New GG Peter Cosgrove vows to stay out of politics
FORMER General Peter Cosgrove has vowed to stay out of political debate once he is officially appointed as Australia's 26th Governor-General in March.
After much speculation, Prime Minister Tony Abbott on Tuesday announced Queen Elizabeth II had officially accepted Gen Cosgrove's appointment.
While Governor-General Quentin Bryce recently entered the debate on the monarchy and gay marriage, Gen Cosgrove said he would "shine a light, but not generate heat" on political issues.
Despite the appointment of the military leader coinciding with the coming centenary of World War I, Mr Abbott said it was not a military appointment.
He said of all those considered, Gen Cosgrove was the best candidate for the job, and that he could not think of a "finer Australian" to make the contribution.

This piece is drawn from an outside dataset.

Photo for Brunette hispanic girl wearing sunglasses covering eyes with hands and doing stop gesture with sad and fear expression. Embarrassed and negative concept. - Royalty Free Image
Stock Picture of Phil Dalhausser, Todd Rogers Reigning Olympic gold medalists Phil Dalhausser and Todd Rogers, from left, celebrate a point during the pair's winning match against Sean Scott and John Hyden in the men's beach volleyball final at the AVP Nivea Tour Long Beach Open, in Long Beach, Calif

Gen Cosgrove, joined by his wife Lynne in Canberra, said he was "truly humbled" by the appointment, vowing to meet as many Australians as possible during his term.
He said he hoped, with the government's blessing, to travel widely throughout the country, to learn more about the issues confronting Australians from all walks of life.
Gen Cosgrove said while he had a background in the military, he understood Australians society had a much broader diversity, promising to be a Governor-General for all.
He said he hoped he would be a "mirror to Australian society" as he went about the role.
Governor-General Designate Cosgrove will take up the position officially in March, and said he will live at the official residence at Yarralumla in Canberra.